— Begin Document text —
[Hawkular-dev] Availability metrics: aggregate stats series
Jay Shaughnessy
jshaughn at redhat.com
Thu Sep 15 08:26:16 EDT 2016
Instead of approaching it from the perspective of reporting on avail
from a set or group of several entities, you could also approach it from
the resulting data, which is basically like a /summary of the avail type
/percentages. Or a /rollup to generate a /pie /chart. I don't know,
just some ideas, I'm OK with whatever you choose.
On 9/15/2016 3:29 AM, Joel Takvorian wrote:
> According the Stephen we need to find another word than "aggregate"
> for the REST path, as it will be used for something else (and BTW,
> what is it for? Is there really no connection with multiple series
> aggregation?)
— End Document text —
## Given exercise A
Print the records from the line containing "How widely are" through the last line of the records, inclusive, reproducing each line exactly.
The text and the records were gathered from unrelated sources.
— Begin Supplied data —
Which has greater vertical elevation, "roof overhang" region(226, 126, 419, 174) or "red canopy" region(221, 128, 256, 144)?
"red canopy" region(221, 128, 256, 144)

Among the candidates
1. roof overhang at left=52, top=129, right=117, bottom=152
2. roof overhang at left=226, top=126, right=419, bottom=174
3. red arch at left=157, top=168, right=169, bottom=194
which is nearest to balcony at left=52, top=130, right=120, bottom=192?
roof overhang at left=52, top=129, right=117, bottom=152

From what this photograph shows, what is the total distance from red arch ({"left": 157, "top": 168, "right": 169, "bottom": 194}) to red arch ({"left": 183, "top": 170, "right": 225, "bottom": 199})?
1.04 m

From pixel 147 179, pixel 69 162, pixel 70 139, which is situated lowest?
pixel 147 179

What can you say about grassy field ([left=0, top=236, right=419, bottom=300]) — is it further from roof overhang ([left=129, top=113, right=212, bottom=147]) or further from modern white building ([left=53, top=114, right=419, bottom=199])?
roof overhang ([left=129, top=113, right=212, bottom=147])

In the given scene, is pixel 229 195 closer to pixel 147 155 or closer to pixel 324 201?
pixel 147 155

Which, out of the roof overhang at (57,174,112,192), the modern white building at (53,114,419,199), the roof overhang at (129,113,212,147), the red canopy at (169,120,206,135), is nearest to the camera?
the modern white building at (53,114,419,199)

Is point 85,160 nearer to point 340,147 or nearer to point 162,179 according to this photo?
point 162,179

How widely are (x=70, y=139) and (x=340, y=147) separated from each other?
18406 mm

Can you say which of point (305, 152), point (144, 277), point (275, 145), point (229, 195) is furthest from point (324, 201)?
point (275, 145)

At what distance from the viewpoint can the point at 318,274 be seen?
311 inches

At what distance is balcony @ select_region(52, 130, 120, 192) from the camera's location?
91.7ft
— End Supplied data —
## Given exercise B
Output the passage of the availability metrics message between "[Hawkular-dev] Availability metrics: aggregate" and "whatever you choose.", inclusive, copied word for word.

## Correct response A
How widely are (x=70, y=139) and (x=340, y=147) separated from each other?
18406 mm

Can you say which of point (305, 152), point (144, 277), point (275, 145), point (229, 195) is furthest from point (324, 201)?
point (275, 145)

At what distance from the viewpoint can the point at 318,274 be seen?
311 inches

At what distance is balcony @ select_region(52, 130, 120, 192) from the camera's location?
91.7ft

## Correct response B
[Hawkular-dev] Availability metrics: aggregate stats series
Jay Shaughnessy
jshaughn at redhat.com
Thu Sep 15 08:26:16 EDT 2016
Instead of approaching it from the perspective of reporting on avail
from a set or group of several entities, you could also approach it from
the resulting data, which is basically like a /summary of the avail type
/percentages. Or a /rollup to generate a /pie /chart. I don't know,
just some ideas, I'm OK with whatever you choose.